**本文:**
金曜日はこの連載、
まだ0歳のうちの息子に将来やらせてみたいゲームをやらせてみたい時期、理由を含めて紹介していく企画です。勉強になったゲーム、親子関係の描かれているゲームなどを親子の視点から改めて考えます。
今回は先週の土曜日に雑に触れてしまった「ベルデセルバ戦記」です。
価格:617円(税込)
メーカー:ソニー・コンピュータエンターテイメント
プレイして欲しい時期:12歳頃
先週の土曜日は時間が取れずに中途半端な書き方になってしまったので、改めてベルデセルバ戦記について書きたいと思います。ベルデセルバ戦記は魅力と野心の詰まったゲームで、後述しますがこれは例えでは無く本当に息子と一緒にやってみたい作品の一つです。

**課題一覧:**
**a)** 本文で、紹介するゲームについて「:」の前に示されている項目名をすべて挙げなさい。
**b)** 本文のうち、「今回は先週の土曜日に雑に触れてしまった「ベルデセルバ戦記」です。」から「やってみたい作品の一つです。」までをそのまま書き写しなさい。

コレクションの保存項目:
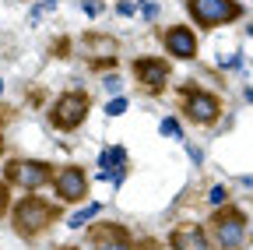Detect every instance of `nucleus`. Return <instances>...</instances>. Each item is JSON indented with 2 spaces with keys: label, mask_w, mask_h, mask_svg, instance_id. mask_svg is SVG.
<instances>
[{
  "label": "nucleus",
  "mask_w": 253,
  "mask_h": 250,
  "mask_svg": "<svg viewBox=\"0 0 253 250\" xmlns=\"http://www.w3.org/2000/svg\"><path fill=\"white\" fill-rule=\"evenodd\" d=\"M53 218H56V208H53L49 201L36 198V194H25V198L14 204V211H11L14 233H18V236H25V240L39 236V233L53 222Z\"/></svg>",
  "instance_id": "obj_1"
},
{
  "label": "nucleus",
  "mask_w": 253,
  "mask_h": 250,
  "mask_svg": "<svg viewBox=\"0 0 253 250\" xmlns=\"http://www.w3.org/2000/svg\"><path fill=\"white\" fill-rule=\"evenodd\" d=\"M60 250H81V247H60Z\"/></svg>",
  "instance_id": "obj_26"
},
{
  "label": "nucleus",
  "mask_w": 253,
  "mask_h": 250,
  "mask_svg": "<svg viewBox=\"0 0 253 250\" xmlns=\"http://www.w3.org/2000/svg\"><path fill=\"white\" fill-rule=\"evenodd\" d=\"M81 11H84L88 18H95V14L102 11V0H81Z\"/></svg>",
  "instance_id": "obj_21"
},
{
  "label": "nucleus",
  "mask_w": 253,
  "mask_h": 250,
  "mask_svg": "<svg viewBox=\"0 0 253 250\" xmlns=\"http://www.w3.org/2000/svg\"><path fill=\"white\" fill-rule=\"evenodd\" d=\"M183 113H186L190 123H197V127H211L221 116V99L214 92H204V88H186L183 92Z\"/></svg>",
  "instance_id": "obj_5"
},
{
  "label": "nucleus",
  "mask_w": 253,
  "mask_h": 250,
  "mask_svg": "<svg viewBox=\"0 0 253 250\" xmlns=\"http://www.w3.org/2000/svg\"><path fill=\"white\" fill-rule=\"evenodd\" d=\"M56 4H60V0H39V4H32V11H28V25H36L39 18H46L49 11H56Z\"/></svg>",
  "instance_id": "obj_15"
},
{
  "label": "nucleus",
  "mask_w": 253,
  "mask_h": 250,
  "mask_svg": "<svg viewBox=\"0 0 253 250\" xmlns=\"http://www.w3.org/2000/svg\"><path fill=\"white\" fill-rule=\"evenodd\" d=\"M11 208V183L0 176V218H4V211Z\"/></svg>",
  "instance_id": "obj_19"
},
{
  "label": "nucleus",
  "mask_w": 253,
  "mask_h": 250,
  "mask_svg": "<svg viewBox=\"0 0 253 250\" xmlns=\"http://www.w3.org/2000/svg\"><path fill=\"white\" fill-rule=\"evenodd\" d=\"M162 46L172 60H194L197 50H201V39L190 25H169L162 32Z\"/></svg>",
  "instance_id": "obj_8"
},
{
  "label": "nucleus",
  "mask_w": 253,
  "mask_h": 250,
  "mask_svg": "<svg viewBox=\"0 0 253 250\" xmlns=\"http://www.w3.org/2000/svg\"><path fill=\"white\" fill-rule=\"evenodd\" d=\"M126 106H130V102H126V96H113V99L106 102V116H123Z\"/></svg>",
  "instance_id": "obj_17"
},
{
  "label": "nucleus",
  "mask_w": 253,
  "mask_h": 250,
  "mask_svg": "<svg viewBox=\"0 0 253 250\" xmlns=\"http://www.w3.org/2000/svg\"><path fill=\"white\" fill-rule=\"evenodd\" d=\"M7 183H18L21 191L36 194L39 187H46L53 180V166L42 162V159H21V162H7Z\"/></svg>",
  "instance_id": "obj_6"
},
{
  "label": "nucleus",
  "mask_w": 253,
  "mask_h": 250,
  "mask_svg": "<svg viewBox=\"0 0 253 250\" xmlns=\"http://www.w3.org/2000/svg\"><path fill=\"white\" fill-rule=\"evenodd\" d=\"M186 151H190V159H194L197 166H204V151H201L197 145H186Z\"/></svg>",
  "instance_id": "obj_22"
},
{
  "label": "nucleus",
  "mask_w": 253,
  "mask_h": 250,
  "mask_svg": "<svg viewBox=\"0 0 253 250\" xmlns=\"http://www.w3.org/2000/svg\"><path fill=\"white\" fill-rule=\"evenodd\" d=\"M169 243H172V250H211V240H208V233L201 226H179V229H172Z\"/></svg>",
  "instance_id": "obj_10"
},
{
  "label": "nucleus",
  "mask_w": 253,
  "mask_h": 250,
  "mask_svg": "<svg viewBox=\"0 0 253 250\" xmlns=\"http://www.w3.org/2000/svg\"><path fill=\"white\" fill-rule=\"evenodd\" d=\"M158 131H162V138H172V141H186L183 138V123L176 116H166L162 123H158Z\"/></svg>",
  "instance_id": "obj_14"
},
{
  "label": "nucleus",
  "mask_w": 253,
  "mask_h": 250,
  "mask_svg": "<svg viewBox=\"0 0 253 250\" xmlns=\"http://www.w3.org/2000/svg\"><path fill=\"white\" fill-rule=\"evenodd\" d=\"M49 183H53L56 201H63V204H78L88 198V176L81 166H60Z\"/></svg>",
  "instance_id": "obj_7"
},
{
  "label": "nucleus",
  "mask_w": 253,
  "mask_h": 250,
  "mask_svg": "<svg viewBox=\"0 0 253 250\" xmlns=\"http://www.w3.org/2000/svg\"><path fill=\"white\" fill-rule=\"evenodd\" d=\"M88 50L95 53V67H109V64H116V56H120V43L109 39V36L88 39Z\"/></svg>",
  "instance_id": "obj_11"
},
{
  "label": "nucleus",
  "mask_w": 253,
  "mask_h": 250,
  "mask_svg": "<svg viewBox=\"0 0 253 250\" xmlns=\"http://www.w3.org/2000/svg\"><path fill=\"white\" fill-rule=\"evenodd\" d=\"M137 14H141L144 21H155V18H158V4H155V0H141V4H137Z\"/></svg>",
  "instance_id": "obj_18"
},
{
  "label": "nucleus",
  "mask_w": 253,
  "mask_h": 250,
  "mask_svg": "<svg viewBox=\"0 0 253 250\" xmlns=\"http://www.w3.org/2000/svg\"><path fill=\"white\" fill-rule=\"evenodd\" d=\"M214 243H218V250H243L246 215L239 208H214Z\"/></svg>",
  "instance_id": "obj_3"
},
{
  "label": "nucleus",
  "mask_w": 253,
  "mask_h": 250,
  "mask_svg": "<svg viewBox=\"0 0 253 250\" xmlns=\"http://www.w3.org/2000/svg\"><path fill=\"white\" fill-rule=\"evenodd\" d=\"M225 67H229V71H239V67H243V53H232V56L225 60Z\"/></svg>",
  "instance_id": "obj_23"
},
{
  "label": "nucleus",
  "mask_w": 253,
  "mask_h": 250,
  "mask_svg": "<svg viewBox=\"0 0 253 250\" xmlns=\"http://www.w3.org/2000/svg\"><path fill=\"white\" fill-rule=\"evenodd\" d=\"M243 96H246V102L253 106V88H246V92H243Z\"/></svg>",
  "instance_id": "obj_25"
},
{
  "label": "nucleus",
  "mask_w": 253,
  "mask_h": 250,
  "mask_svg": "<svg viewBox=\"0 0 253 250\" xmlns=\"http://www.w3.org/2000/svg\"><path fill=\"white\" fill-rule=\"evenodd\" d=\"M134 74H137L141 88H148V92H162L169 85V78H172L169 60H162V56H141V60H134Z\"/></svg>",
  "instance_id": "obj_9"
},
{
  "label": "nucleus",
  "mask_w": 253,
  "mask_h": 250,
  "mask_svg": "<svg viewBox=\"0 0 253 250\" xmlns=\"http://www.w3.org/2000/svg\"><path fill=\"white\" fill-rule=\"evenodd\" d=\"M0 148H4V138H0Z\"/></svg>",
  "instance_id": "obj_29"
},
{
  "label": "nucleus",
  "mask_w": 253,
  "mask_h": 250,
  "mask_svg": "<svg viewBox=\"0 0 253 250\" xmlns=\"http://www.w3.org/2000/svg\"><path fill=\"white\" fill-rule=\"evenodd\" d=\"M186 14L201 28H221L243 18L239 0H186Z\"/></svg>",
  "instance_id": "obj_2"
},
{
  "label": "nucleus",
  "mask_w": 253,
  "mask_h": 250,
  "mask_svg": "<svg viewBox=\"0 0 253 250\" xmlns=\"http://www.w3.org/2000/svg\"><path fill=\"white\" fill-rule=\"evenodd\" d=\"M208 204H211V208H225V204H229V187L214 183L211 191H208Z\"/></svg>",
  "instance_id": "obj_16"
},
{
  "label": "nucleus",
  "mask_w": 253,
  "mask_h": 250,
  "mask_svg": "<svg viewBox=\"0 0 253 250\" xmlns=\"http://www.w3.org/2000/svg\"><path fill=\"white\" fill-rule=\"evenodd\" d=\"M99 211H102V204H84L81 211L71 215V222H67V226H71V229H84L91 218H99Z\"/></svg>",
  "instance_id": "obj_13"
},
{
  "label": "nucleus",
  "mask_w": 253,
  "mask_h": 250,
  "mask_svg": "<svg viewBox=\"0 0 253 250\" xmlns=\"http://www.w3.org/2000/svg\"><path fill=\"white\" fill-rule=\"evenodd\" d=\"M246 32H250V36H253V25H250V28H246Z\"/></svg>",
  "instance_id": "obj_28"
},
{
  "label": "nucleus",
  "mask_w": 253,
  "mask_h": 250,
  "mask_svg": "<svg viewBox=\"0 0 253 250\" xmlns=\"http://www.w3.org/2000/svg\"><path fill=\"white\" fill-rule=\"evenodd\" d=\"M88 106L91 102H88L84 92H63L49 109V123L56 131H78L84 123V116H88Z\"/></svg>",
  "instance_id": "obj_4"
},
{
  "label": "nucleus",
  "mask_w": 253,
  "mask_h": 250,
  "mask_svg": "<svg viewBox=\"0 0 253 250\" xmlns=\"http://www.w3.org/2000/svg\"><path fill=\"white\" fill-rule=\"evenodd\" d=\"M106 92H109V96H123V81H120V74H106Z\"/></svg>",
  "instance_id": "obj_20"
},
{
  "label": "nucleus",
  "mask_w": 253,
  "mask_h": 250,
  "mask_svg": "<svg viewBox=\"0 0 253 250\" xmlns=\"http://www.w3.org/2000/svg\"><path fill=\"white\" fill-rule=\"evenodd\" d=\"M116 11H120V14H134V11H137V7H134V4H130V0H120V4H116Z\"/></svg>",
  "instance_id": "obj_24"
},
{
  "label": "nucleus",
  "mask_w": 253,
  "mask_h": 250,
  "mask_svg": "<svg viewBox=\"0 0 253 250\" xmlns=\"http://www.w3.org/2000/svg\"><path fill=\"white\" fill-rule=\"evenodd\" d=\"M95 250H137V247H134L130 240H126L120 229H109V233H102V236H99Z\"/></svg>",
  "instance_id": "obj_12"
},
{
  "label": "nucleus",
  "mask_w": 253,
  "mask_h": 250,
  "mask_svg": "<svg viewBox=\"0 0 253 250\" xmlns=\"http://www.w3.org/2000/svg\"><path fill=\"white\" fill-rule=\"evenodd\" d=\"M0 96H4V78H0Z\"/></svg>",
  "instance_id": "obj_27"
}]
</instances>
==
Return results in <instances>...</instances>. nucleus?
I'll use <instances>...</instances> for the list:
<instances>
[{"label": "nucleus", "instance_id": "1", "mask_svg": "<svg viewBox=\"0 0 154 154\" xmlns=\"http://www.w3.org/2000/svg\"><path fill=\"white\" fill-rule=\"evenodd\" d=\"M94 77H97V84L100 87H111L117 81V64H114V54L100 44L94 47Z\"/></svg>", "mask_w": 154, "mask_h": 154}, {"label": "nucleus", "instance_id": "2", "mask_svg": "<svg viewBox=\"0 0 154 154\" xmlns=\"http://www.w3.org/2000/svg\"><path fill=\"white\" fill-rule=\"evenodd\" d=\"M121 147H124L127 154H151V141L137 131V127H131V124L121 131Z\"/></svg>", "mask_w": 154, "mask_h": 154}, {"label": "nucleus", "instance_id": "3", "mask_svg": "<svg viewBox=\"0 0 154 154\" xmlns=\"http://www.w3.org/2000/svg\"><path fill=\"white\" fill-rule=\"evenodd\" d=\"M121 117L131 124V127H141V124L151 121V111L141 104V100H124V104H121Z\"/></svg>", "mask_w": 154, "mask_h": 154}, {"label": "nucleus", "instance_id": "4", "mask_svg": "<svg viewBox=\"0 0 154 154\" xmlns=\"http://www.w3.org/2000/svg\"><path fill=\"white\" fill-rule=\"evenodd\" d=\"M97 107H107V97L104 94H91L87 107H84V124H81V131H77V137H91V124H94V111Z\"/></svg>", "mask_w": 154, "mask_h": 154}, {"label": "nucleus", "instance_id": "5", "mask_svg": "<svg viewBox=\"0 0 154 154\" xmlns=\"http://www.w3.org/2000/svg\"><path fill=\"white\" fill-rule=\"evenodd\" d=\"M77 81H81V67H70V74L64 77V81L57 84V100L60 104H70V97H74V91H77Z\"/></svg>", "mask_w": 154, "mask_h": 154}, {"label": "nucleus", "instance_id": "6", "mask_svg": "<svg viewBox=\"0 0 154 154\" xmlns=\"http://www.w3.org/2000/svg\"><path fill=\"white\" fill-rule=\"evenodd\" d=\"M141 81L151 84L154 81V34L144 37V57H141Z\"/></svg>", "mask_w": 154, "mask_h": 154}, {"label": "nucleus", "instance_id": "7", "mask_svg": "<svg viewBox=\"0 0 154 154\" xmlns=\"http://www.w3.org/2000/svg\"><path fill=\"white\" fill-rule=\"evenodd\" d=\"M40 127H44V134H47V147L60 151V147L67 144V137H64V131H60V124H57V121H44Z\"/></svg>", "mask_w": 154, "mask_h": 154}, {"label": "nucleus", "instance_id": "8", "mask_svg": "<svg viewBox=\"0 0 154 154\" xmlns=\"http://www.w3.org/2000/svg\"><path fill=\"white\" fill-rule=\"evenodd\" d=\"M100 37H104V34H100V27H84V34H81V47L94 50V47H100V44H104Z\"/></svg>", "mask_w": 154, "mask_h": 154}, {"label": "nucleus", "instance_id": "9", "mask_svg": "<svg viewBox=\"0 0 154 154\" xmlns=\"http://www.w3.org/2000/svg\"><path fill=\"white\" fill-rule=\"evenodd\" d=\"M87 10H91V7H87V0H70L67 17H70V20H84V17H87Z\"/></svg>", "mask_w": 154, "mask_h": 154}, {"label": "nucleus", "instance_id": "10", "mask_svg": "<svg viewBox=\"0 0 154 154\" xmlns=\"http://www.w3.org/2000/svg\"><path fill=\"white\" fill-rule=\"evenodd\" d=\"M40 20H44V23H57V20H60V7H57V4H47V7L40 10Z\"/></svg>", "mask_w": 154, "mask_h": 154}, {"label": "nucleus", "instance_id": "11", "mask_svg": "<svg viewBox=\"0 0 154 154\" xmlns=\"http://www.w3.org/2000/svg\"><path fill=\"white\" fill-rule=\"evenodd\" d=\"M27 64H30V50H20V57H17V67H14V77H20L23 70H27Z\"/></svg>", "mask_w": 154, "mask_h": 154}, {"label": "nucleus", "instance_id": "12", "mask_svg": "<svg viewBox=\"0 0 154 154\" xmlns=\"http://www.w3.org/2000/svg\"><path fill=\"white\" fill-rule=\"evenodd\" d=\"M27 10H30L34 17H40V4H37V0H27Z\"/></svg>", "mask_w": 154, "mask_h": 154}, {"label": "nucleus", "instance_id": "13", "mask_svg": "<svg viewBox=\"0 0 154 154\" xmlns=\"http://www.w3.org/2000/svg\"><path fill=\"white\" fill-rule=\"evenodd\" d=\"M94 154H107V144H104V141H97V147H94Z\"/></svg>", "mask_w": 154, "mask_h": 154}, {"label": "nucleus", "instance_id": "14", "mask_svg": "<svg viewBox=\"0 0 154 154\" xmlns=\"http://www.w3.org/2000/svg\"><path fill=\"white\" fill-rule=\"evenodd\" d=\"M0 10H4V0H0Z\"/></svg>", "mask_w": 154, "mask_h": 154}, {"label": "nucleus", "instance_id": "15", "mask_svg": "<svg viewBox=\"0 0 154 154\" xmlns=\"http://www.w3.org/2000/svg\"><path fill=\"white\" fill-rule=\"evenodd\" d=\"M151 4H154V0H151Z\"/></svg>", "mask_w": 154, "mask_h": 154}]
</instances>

**各課題の解答:**
**a)** 価格、メーカー、プレイして欲しい時期

**b)**
今回は先週の土曜日に雑に触れてしまった「ベルデセルバ戦記」です。
価格:617円(税込)
メーカー:ソニー・コンピュータエンターテイメント
プレイして欲しい時期:12歳頃
先週の土曜日は時間が取れずに中途半端な書き方になってしまったので、改めてベルデセルバ戦記について書きたいと思います。ベルデセルバ戦記は魅力と野心の詰まったゲームで、後述しますがこれは例えでは無く本当に息子と一緒にやってみたい作品の一つです。